Considérez la futilité de chercher votre plénitude dans le futur et réalisez que rien de plus n'est nécessaire. Ne remettez pas à plus tard.

Diogène, le mystique grec, est l'un des rares joyaux de la conscience humaine. Lorsqu'Alexandre le Grand était en route pour l'Inde, il rencontra Diogène sur son chemin. C'était un matin d'hiver, une brise fraîche soufflait et Diogène était étendu au bord de la rivière, nu sur le sable, prenant un bain de soleil. C'était un homme magnifique - d'une belle âme émane une beauté qui n'est pas de ce monde...

Un homme d'une telle grâce qu'Alexandre ne put en croire ses yeux. Il était émerveillé : "Sire," dit-il... De sa vie, il n'avait jamais appelé personne ainsi. "Sire, je suis extrêmement impressionné par votre personne et je désirerais faire quelque chose pour vous. Y-a-t-il quelque chose que je puisse faire ?"

Diogène répondit : "Déplace-toi seulement un peu de coté, car tu me caches le soleil. C'est tout, je n'ai besoin de rien d'autre."

Alexandre reprit : "Si j'ai une nouvelle chance de revenir sur terre, je demanderai à Dieu qu'au lieu de me recréer Alexandre, il fasse de moi un Diogène."

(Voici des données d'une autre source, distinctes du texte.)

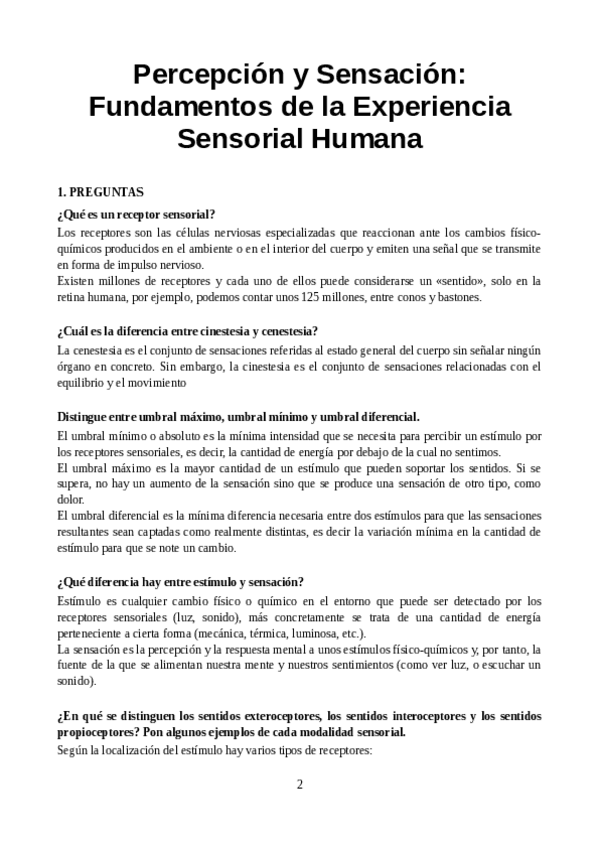 Percepción y Sensación: Fundamentos de la Experiencia Sensorial Humana

1. PREGUNTAS

¿Qué es un receptor sensorial?

Los receptores son las células nerviosas especializadas que reaccionan ante los cambios físico-químicos producidos en el ambiente o en el interior del cuerpo y emiten una señal que se transmite en forma de impulso nervioso.
Existen millones de receptores y cada uno de ellos puede considerarse un «sentido», solo en la retina humana, por ejemplo, podemos contar unos 125 millones, entre conos y bastones.

¿Cuál es la diferencia entre cinestesia y cenestesia?

La cenestesia es el conjunto de sensaciones referidas al estado general del cuerpo sin señalar ningún órgano en concreto. Sin embargo, la cinestesia es el conjunto de sensaciones relacionadas con el equilibrio y el movimiento

Distingue entre umbral máximo, umbral mínimo y umbral diferencial.

El umbral mínimo o absoluto es la mínima intensidad que se necesita para percibir un estímulo por los receptores sensoriales, es decir, la cantidad de energía por debajo de la cual no sentimos.
El umbral máximo es la mayor cantidad de un estímulo que pueden soportar los sentidos. Si se supera, no hay un aumento de la sensación sino que se produce una sensación de otro tipo, como dolor.
El umbral diferencial es la mínima diferencia necesaria entre dos estímulos para que las sensaciones resultantes sean captadas como realmente distintas, es decir la variación mínima en la cantidad de estímulo para que se note un cambio.

¿Qué diferencia hay entre estímulo y sensación?

Estímulo es cualquier cambio físico o químico en el entorno que puede ser detectado por los receptores sensoriales (luz, sonido), más concretamente se trata de una cantidad de energía perteneciente a cierta forma (mecánica, térmica, luminosa, etc.).
La sensación es la percepción y la respuesta mental a unos estímulos físico-químicos y, por tanto, la fuente de la que se alimentan nuestra mente y nuestros sentimientos (como ver luz, o escuchar un sonido).

¿En qué se distinguen los sentidos exteroceptores, los sentidos interoceptores y los sentidos propioceptores? Pon algunos ejemplos de cada modalidad sensorial.

Según la localización del estímulo hay varios tipos de receptores:

2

Diogène rit : "Qui t'en empêche en cet instant même ? dit-il. Où vas-tu ? Durant des mois, j'ai vu des armées en marche. Où allez-vous ? Et pourquoi faire ?"

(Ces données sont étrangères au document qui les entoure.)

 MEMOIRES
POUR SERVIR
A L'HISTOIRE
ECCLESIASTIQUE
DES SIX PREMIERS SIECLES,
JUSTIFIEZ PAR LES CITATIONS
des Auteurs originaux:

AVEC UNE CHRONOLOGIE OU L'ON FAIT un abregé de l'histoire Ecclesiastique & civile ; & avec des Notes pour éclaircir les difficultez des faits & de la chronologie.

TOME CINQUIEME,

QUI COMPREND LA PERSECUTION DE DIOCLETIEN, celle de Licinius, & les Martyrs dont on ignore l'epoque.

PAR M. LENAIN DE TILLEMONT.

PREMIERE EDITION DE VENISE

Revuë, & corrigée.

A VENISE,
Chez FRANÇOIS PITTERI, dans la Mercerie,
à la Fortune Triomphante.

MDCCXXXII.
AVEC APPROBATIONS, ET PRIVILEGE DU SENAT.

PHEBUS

Alexandre répondit : "Je vais en Inde, Je veux conquérir le monde entier."

"Et après, que feras-tu ?" demanda Diogène.

"Après, je me reposerai."

Diogène rit encore et lui dit : "Tu es fou ! Je me repose maintenant. Je n'ai pas conquis le monde, je n'en vois pas la nécessité. Si à la fin, de toute façon, tu voudras te reposer et te détendre, pourquoi ne le ferais-tu pas dès maintenant ? Qui t'as dit qu'avant de te reposer, tu devais conquérir le monde ? Et je te le dis, si tu ne te reposes pas maintenant, tu ne le feras jamais. Tu ne seras jamais capable de conquérir le monde... tu mourras en cours de route. Tout le monde meurt au milieu du voyage."

Alexandre assura qu'il s'en souviendrait et qu'il le remerciait beaucoup, mais que, pour le moment, il ne pouvait s'arrêter. Et il mourut au milieu du voyage. Il ne retourna jamais chez lui, il mourut en route.

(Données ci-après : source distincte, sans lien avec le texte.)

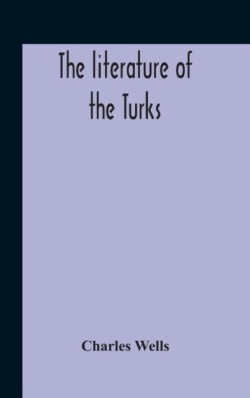 The literature of the Turks

Charles Wells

Une étrange histoire s'est transmise au cours des siècles, selon laquelle Diogène mourut aussi le même jour. Et ils se rencontrèrent sur leur chemin vers Dieu, en traversant la rivière.

Alexandre marchait un peu en avant, lorsqu'il entendit quelqu'un derrière lui... Il se retourna et aperçut Diogène, toujours aussi beau. Il fut surpris et honteux. Essayant de cacher son embarras, il dit : "Ainsi, nous nous rencontrons de nouveau, l'empereur et le mendiant."

Diogène répondit : "C'est vrai. Mais tu te méprends : tu ignores qui est le mendiant et qui est l'empereur. Je peux affronter Dieu, car j'ai vécu ma vie totalement et m'en suis réjoui. Mais toi, tu n'en es pas capable je le sais, car tu ne peux même pas m'affronter moi, tu n'oses pas me regarder dans les yeux. Ta vie entière a été gaspillée."